- CHALLENGE
Copy the lines below word for word, starting at the line containing "What is the distance between" and ending at the line containing "0.52 meters", with both of those lines included.

◆ ◆ ◆ ◆ ◆ ◆ ◆

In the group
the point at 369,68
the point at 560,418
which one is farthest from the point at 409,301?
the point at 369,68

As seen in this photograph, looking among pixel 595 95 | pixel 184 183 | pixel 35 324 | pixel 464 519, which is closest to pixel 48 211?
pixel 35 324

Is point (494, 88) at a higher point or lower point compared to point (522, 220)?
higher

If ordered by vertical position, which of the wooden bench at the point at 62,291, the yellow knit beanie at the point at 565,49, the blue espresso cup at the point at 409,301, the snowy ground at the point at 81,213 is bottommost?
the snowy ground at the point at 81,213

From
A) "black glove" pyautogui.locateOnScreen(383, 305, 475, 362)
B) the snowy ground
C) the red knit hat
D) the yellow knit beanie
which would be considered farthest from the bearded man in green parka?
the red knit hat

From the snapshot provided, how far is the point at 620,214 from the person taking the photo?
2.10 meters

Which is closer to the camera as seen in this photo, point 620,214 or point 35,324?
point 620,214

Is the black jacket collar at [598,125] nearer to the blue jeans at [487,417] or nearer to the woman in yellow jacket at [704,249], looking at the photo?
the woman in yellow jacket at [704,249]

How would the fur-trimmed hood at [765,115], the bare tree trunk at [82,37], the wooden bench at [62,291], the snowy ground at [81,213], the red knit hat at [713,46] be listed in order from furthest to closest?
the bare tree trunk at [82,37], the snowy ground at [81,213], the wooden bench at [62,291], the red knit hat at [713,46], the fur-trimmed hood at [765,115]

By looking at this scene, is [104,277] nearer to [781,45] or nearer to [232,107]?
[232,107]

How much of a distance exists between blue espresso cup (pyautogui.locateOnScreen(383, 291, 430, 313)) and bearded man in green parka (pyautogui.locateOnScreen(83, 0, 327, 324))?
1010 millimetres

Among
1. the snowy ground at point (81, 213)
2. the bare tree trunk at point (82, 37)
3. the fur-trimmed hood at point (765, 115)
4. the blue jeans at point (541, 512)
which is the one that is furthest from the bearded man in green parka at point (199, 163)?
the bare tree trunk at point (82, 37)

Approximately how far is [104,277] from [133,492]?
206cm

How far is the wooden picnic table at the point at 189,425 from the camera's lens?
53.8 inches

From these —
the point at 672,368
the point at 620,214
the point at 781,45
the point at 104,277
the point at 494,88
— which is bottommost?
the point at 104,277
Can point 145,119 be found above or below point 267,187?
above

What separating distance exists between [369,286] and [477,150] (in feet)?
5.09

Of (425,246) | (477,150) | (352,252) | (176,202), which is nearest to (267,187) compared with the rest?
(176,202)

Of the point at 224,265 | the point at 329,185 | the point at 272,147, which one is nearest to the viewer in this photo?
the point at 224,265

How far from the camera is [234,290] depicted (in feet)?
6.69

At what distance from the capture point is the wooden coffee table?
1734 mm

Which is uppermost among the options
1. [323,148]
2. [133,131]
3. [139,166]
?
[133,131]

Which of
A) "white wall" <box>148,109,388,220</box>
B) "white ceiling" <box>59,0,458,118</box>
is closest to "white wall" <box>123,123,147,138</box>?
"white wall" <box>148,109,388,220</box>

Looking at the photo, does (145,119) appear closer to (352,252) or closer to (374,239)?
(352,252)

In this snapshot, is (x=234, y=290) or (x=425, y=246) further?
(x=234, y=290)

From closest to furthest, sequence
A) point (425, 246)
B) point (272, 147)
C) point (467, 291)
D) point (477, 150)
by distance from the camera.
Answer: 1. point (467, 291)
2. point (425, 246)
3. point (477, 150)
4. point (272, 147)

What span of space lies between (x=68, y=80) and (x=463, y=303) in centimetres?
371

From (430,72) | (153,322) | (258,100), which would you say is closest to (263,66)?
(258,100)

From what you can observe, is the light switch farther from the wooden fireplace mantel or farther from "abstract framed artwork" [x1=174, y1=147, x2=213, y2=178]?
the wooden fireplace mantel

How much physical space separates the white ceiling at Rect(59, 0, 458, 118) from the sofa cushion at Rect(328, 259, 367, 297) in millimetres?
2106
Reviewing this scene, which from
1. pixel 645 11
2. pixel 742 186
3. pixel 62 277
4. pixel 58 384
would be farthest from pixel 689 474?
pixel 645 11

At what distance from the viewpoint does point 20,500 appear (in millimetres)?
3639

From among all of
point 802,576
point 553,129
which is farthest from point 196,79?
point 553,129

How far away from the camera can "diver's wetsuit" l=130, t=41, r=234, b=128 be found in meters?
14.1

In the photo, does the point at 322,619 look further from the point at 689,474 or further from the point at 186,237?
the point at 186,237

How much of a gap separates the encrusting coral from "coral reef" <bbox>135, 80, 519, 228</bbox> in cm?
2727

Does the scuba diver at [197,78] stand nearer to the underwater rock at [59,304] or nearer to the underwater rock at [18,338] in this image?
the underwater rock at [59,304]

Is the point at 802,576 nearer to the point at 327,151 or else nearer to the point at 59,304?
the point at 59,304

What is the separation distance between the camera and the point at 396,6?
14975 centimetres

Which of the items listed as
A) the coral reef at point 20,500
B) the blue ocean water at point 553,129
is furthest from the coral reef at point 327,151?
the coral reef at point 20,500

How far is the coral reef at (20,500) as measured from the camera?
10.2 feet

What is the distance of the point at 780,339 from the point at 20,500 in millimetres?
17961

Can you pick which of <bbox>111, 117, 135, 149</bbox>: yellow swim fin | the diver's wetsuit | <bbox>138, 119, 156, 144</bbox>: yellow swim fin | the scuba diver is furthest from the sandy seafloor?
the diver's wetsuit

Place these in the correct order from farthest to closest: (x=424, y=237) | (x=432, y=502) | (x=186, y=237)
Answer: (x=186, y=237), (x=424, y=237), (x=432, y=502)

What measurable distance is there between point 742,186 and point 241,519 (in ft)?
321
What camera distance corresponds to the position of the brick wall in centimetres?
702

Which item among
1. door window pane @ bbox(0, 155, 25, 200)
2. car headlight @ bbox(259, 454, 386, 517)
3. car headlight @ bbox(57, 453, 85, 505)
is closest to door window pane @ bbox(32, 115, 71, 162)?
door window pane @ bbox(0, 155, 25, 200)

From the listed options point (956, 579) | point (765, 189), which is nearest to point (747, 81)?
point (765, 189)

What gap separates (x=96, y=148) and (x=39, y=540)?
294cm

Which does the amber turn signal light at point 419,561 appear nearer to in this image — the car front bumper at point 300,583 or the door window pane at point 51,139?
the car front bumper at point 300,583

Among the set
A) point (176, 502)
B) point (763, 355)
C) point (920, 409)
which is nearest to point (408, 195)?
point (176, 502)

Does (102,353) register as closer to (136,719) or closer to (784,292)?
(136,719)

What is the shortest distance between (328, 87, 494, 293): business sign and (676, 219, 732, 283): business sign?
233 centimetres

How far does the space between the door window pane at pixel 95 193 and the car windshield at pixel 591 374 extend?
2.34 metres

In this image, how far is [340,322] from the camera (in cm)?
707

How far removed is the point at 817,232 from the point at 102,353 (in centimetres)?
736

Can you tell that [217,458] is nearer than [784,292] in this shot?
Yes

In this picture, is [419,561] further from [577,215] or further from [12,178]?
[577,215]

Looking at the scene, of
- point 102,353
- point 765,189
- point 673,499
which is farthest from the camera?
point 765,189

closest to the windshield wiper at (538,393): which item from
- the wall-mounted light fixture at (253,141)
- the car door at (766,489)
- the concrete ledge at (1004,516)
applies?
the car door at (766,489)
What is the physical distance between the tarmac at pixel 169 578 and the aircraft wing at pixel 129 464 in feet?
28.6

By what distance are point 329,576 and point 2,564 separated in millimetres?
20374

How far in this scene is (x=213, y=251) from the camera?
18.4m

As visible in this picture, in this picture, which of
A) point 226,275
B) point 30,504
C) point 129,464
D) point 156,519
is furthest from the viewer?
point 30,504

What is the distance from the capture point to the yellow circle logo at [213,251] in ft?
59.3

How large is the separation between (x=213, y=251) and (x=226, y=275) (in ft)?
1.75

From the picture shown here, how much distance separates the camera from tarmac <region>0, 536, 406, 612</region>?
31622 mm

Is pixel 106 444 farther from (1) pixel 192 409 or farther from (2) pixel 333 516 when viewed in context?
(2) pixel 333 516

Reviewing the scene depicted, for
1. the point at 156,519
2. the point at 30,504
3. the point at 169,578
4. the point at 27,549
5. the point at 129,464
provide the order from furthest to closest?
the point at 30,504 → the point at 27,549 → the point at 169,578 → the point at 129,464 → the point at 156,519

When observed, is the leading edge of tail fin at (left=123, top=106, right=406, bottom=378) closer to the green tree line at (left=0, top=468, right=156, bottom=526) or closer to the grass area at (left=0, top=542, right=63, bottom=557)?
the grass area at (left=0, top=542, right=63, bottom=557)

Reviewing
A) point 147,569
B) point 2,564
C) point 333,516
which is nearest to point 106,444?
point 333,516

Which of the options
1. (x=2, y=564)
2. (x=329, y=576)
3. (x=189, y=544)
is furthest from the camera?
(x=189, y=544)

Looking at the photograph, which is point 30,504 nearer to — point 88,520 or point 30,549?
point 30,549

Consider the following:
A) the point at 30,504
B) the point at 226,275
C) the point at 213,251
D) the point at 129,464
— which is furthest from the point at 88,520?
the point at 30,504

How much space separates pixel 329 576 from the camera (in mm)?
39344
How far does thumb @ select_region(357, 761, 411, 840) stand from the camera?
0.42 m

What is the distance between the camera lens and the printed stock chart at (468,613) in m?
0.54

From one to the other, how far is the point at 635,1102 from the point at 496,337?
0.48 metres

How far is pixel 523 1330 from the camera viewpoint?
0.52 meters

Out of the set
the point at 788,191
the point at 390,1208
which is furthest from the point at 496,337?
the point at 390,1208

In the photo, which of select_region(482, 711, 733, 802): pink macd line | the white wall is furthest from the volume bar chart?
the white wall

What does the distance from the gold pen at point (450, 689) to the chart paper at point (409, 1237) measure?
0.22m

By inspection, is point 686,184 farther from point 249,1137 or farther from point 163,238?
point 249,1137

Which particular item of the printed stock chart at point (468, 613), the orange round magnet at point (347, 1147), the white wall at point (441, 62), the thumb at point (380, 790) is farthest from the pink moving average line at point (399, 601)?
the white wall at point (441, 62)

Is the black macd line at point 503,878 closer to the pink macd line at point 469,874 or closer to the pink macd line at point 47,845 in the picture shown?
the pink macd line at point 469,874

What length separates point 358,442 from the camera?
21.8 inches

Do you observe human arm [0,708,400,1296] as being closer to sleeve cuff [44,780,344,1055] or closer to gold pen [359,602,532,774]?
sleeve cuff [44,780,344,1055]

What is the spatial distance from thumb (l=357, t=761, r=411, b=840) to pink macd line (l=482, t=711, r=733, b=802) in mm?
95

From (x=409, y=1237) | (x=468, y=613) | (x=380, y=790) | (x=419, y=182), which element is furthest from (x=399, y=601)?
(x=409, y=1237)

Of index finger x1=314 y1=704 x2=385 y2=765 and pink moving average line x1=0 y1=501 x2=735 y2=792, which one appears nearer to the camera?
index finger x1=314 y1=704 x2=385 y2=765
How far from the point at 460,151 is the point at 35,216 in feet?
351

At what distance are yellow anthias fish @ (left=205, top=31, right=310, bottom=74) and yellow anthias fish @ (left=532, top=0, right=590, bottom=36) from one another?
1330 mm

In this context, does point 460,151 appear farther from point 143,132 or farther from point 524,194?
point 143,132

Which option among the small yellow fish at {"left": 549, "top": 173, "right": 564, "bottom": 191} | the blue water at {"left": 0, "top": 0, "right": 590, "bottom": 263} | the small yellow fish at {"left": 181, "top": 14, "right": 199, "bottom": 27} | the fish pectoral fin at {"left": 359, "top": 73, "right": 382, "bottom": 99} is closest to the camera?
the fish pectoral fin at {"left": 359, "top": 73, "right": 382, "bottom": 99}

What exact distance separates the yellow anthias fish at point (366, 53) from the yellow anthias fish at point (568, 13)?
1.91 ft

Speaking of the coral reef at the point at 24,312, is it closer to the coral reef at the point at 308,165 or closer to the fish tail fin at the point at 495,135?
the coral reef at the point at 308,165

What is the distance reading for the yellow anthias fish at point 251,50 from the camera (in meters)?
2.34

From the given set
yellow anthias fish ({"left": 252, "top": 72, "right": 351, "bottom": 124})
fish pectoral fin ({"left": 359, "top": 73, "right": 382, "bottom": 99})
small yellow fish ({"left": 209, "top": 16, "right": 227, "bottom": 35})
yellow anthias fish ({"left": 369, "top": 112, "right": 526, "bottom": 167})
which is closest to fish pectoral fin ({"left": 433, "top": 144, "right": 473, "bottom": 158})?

◆ ◆ ◆ ◆ ◆ ◆ ◆

- EXERCISE ANSWER
What is the distance between the camera lens and the printed stock chart at (468,613) in m?
0.54

From one to the other, how far is the point at 635,1102 from the point at 496,337?
0.48 metres

How far is pixel 523 1330 from the camera viewpoint?
0.52 meters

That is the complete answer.